SELECTION

----------

Monsterwatch: Wild at The High Dive

Monsterwatch at The High Dive (Photo by Christine Mitchell)

Monsterwatch at The High Dive (Photo by Christine Mitchell)

Fremont’s High Dive has been booking some off the chain shows lately, and last Friday’s Monsterwatch show was no exception. The punked out band put on a high energy show that was backed up by solid performances by Asterhouse, The Western Red Penguins (aka TWRP), and Gibraltar. A healthy sized, interested local crowd was in attendance and gave their undivided attention to the music.

Asterhouse’s indie-rock set was awesome from the get-go. Vocalist and drummer John Thornburg deftly switched his focus between his two duties, sometimes performing both at the same time but never letting up on his passionate delivery of either. At one point he even took up an acoustic guitar. Meanwhile, Russ Thornburg’s wheelhouse is in his guitar playing. Russ’ delivery was highly theatrical, matching John’s emphatic emotion with multiple jumps and hair thrashing. The push and pull between the two brothers was fascinating to watch, and their between song banter was filled with sibling ribbings. Meanwhile, bassist Julio Posada stolidly played his instrument to perfection as he chose to stand away from the limelight, his eyes shaded by a woolen earflap hat. The band rocked the song “Sweet Fragile World,” which was recently released in video form.

----------

ENTRIES PROVIDED
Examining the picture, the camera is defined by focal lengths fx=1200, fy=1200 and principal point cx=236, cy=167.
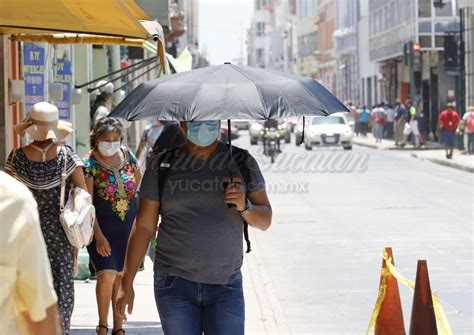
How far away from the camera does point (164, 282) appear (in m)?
5.98

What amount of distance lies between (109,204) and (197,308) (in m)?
3.31

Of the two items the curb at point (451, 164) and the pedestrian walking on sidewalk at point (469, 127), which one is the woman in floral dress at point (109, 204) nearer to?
the curb at point (451, 164)

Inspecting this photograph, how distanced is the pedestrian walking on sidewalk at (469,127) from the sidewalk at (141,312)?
2409cm

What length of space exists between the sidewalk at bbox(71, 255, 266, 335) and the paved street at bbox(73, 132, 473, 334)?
0.01 m

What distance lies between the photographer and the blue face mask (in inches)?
243

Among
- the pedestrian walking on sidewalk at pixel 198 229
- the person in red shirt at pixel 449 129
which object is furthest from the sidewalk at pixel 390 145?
the pedestrian walking on sidewalk at pixel 198 229

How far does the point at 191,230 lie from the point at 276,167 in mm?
30281

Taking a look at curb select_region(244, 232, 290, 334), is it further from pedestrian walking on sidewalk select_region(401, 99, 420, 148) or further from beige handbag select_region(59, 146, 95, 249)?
pedestrian walking on sidewalk select_region(401, 99, 420, 148)

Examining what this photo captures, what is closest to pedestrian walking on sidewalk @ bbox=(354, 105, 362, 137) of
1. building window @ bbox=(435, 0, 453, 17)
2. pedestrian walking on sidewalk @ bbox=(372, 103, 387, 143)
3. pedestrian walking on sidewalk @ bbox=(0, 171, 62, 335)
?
pedestrian walking on sidewalk @ bbox=(372, 103, 387, 143)

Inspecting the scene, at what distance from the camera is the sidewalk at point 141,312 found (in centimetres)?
968

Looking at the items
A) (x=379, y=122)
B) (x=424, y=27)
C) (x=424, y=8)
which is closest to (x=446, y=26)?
(x=424, y=27)

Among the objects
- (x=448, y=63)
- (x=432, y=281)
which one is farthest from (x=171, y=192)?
(x=448, y=63)

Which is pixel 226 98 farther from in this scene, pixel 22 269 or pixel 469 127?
pixel 469 127

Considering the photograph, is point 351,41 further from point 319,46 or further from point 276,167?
point 276,167
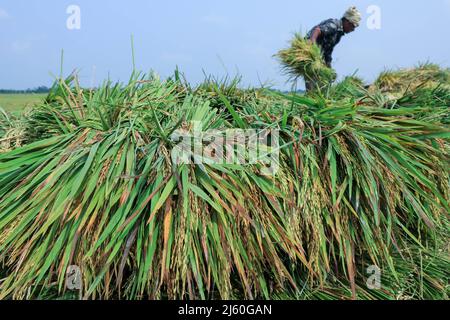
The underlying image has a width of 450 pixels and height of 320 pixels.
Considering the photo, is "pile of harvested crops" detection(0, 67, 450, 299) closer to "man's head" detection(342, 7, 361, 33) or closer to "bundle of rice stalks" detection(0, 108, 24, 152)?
"bundle of rice stalks" detection(0, 108, 24, 152)

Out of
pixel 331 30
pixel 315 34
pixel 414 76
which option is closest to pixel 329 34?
pixel 331 30

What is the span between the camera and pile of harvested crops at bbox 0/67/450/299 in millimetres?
1459

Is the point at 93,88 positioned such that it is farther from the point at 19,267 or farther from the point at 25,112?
the point at 19,267

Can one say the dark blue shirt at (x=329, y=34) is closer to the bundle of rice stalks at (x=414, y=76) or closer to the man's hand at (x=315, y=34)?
the man's hand at (x=315, y=34)

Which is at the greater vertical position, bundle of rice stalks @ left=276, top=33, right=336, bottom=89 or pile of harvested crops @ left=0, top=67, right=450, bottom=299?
bundle of rice stalks @ left=276, top=33, right=336, bottom=89

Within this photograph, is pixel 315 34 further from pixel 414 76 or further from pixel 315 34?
pixel 414 76

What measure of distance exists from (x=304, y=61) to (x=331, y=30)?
730 millimetres

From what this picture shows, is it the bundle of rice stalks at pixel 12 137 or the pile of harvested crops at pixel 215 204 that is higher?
the bundle of rice stalks at pixel 12 137

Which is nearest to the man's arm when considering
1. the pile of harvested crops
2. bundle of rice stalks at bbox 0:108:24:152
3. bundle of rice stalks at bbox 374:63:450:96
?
bundle of rice stalks at bbox 374:63:450:96

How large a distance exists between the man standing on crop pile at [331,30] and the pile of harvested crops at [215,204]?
2334 mm

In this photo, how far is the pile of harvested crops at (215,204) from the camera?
57.4 inches

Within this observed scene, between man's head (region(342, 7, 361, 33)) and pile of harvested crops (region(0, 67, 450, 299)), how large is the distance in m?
2.61

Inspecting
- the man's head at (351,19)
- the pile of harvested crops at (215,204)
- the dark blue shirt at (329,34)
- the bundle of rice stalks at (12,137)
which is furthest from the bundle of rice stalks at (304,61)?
the bundle of rice stalks at (12,137)

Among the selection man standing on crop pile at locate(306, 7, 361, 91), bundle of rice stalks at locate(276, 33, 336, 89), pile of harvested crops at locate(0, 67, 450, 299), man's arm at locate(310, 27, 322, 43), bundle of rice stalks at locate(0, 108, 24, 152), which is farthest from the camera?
man standing on crop pile at locate(306, 7, 361, 91)
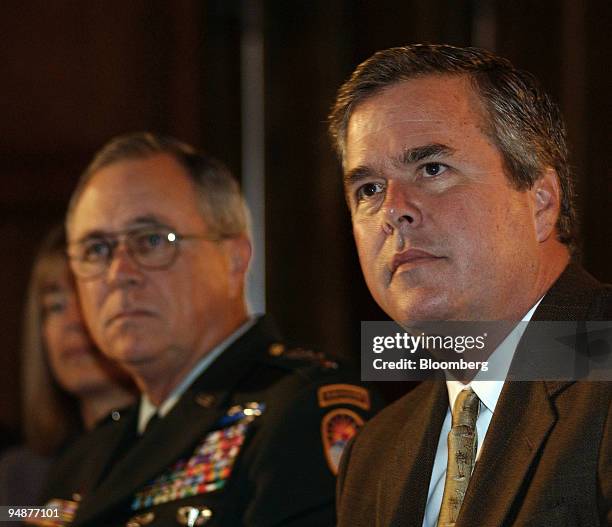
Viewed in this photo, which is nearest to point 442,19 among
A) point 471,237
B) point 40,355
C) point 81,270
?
point 81,270

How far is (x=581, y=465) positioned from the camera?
1.52 metres

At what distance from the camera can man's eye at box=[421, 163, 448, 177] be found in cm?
177

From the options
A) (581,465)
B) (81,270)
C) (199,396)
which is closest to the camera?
(581,465)

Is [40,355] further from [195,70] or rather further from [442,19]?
[442,19]

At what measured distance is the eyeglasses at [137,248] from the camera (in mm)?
2691

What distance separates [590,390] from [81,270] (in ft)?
5.00

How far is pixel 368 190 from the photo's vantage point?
187cm

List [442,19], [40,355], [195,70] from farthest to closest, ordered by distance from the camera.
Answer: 1. [195,70]
2. [40,355]
3. [442,19]

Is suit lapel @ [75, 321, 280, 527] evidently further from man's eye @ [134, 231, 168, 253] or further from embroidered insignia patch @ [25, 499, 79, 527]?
man's eye @ [134, 231, 168, 253]

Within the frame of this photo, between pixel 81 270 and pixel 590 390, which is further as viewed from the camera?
pixel 81 270

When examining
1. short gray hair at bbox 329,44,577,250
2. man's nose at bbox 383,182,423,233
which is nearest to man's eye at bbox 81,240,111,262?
short gray hair at bbox 329,44,577,250

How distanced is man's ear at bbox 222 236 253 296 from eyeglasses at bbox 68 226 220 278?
90 millimetres

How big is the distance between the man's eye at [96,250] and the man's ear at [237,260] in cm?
30

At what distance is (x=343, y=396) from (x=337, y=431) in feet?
0.30
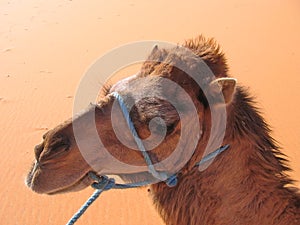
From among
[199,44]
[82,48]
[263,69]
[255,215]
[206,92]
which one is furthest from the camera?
[82,48]

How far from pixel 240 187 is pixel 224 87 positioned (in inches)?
21.0

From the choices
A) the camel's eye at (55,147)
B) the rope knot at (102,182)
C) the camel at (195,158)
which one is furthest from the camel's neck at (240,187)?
the camel's eye at (55,147)

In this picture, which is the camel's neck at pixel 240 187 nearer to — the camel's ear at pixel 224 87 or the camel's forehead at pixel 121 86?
the camel's ear at pixel 224 87

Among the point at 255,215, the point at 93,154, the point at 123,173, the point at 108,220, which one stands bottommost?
the point at 108,220

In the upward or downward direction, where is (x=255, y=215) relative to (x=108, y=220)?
upward

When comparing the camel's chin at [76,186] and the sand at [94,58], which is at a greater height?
the camel's chin at [76,186]

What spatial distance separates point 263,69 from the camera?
287 inches

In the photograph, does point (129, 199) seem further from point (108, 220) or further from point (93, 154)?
point (93, 154)

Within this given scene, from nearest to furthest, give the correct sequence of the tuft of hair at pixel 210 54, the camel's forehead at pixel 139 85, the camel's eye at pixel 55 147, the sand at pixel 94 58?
the camel's eye at pixel 55 147
the camel's forehead at pixel 139 85
the tuft of hair at pixel 210 54
the sand at pixel 94 58

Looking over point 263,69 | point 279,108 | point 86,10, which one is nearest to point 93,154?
point 279,108

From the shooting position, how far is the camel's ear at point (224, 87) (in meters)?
1.79

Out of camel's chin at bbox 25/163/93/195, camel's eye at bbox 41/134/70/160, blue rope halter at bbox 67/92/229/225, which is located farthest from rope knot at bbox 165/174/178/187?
camel's eye at bbox 41/134/70/160

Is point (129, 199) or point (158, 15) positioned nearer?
point (129, 199)

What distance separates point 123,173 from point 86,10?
31.6 ft
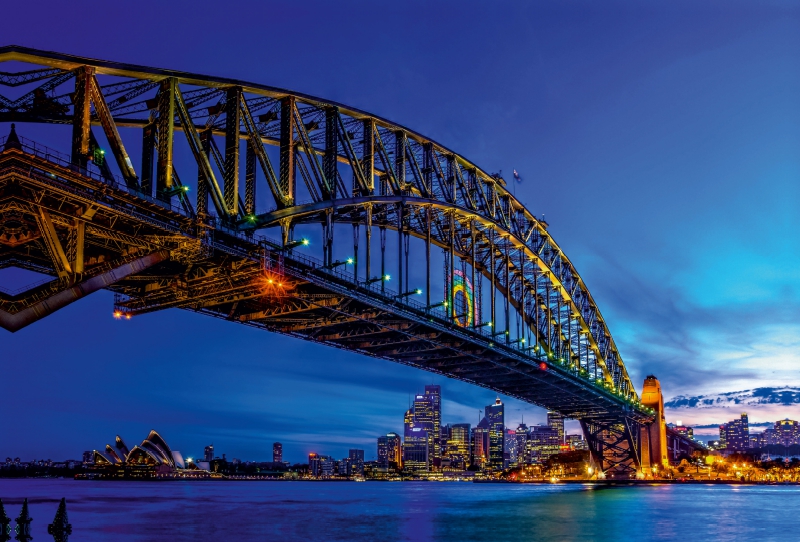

----------

WHAT YOU NEED TO DO
1) Copy out each line of the records that contains the string "separates".
2) Write the next part of the review of the Monsterwatch show at The High Dive, picking up after its last sentence.

THE ANSWERS
1)
What distance separates [590,390] from [81,270] (in ft)?
What spatial distance separates point 263,69 from the camera?
What distance separates point 123,173 from point 86,10?

2)
TWRP (pronounced “twerp”) was up next. This local band has been playing for over four years now, and they’ve aged well. A good percentage of the Fremontian crowd seemed to be in tune with TWRP, dancing along to the band’s songs and mouthing all of the words. There was a slight twang of country at times during an otherwise mid-tempo rocking set. The music was fairly complex owing to the four musicians on stage and their various instruments.

Gibraltar is another band that has stood the test of time (and a couple of lineup changes), and on this night they seemed more cohesive than ever. Which was perfect, since they were set to head into the recording studio the very next day. The band’s sound is heavy, yet melodic due to the addition of perfect keyboard work by Holly Houser. New-ish bassist Gwen Stubbs (Blood Drugs) head banged along with front man Aaron Starkey like no one else was watching. The band seemed to pull into itself during each song, coming to itself from time to time with friendly between song banter. Gibraltar was brought back on stage for an encore, and played a great cover of The Smiths’ “Please, Please, Please Let Me Get What I Want.”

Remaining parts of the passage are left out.